# EXERCISE DETAILS
Render the material as a Markdown table with columns named Row and Line, putting a row number in Row and the line itself in Line. Start at the line that contains "Ordered by camera distance, how do", end at the last line of the material, and leave out blank lines.
◆ ◆ ◆ ◆ ◆
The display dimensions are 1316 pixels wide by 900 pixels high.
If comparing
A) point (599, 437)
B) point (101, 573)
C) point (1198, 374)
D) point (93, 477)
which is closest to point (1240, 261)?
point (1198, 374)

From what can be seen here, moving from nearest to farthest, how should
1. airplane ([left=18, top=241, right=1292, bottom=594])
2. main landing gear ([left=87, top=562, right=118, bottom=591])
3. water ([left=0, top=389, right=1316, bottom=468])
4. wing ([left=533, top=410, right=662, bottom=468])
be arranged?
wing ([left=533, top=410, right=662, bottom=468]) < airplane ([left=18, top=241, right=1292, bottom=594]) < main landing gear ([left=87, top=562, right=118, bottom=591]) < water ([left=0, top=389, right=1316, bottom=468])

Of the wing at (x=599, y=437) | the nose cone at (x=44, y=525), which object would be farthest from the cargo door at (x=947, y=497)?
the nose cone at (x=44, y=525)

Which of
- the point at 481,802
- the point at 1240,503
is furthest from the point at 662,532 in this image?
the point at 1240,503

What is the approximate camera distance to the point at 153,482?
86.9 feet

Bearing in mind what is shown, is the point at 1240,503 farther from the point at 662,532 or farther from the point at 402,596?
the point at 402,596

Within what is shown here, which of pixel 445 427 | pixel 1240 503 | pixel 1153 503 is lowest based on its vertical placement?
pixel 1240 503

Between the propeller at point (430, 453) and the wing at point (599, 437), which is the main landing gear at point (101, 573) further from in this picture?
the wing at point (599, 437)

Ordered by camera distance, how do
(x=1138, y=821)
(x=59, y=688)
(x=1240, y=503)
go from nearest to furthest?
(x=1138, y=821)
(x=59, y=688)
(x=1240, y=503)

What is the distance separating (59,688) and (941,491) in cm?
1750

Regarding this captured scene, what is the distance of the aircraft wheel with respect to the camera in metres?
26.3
◆ ◆ ◆ ◆ ◆
# RESPONSE BELOW
| Row | Line |
|---|---|
| 1 | Ordered by camera distance, how do |
| 2 | (x=1138, y=821) |
| 3 | (x=59, y=688) |
| 4 | (x=1240, y=503) |
| 5 | go from nearest to furthest? |
| 6 | (x=1138, y=821) |
| 7 | (x=59, y=688) |
| 8 | (x=1240, y=503) |
| 9 | What is the distance separating (59,688) and (941,491) in cm? |
| 10 | 1750 |
| 11 | Regarding this captured scene, what is the distance of the aircraft wheel with respect to the camera in metres? |
| 12 | 26.3 |